We used data from the REasons for Geographic and Racial Differences in Stroke (REGARDS), a national cohort study of community-dwelling middle-aged and older adults, enrolled between 2003 and 2007 from the continental United States. We examined associations of CCB and verapamil use with fasting serum glucose among 4978 adults with diabetes, controlling for covariates in generalized linear models (GLM).
The sample included 1484 (29.6%) CCB users, of which 174 (3.4%) were verapamil users. In fully adjusted GLMs, CCB users had 5 mg/dL lower serum glucose compared to non-users. Verapamil users had on average 10 mg/dL lower serum glucose compared to CCB non-users with substantially greater differences among insulin users: 24 mg/dL lower serum glucose among users of insulin in combination with oral agents and 37 mg/dL lower among users of insulin alone.
CCB and in particular verapamil use was associated with lower fasting blood glucose levels among REGARDS participants with diabetes.
UO1NS041588 from the National Institute of Neurological Disorders and Stroke, NIH; K24HL111154 and R01HL080477 from the National Heart, Lung, and Blood Institute.
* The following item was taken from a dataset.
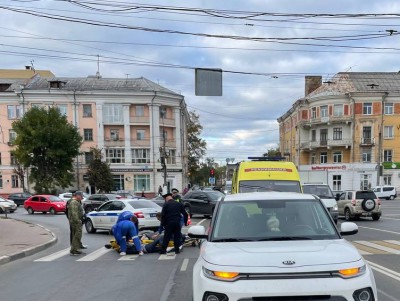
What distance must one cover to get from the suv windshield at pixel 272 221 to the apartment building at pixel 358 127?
58.8m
Type 1 and type 2 diabetes have distinct pathophysiology , but both diseases are characterized by apoptotic pancreatic β-cell loss [1–3]. A recent study found that Ca2+ channel blockers (CCB) such as verapamil prevented β-cell apoptosis in mouse models of type 1 and type 2 diabetes [4,5]. Verapamil also enhanced endogenous insulin levels, rescued mice from streptozotocin-induced diabetes, and improved obesity-associated diabetes . These emerging findings raise the intriguing possibility that a familiar widely used drug, verapamil, may have new indications if similar results can be found in humans. However, there are very few data on the effect of verapamil on serum glucose levels in humans with diabetes. The objective of this study was to examine the association between the use of CCB in general and verapamil specifically and fasting serum glucose levels among diabetic participants of the REasons for Geographical and Racial Differences in Stroke (REGARDS) national cohort study. We hypothesized that CCB and, in particular, verapamil use is associated with lower fasting blood glucose compared to otherwise similar non-users of CCB.
The REGARDS study is a prospective national cohort of 30,239 community-dwelling adults from the 48 continental US states that examines regional and racial influences on stroke mortality. Details are described elsewhere ; briefly, participants were enrolled between 2003 and 2007 using commercially available lists combining mail and telephone contacts to recruit English-speaking adults aged 45 years and older, who were living in the continental US . Severe debilitating conditions and cancer were exclusion criteria . Race and gender were balanced by design, with oversampling from the Southeastern US; the final cohort composition was 58% women and 42% African American . Baseline data collection included computer-assisted telephone interviews on socio-demographics, health history and health status. In-home examinations by trained staff followed standardized, quality-controlled protocols to collect fasting blood and urine samples; electrocardiograms; blood pressure (BP); anthropometric measures; and medication use by pill bottle review. Blood and urine samples were centrally analyzed at the University of Vermont. Electrocardiograms were centrally analyzed at Wake Forest University. Diabetes status was defined as taking insulin or oral antidiabetic agents, or a fasting blood glucose ≥126 mg/dL. The study protocol was reviewed and approved by the Institutional Review Board and all participants provided written informed consent.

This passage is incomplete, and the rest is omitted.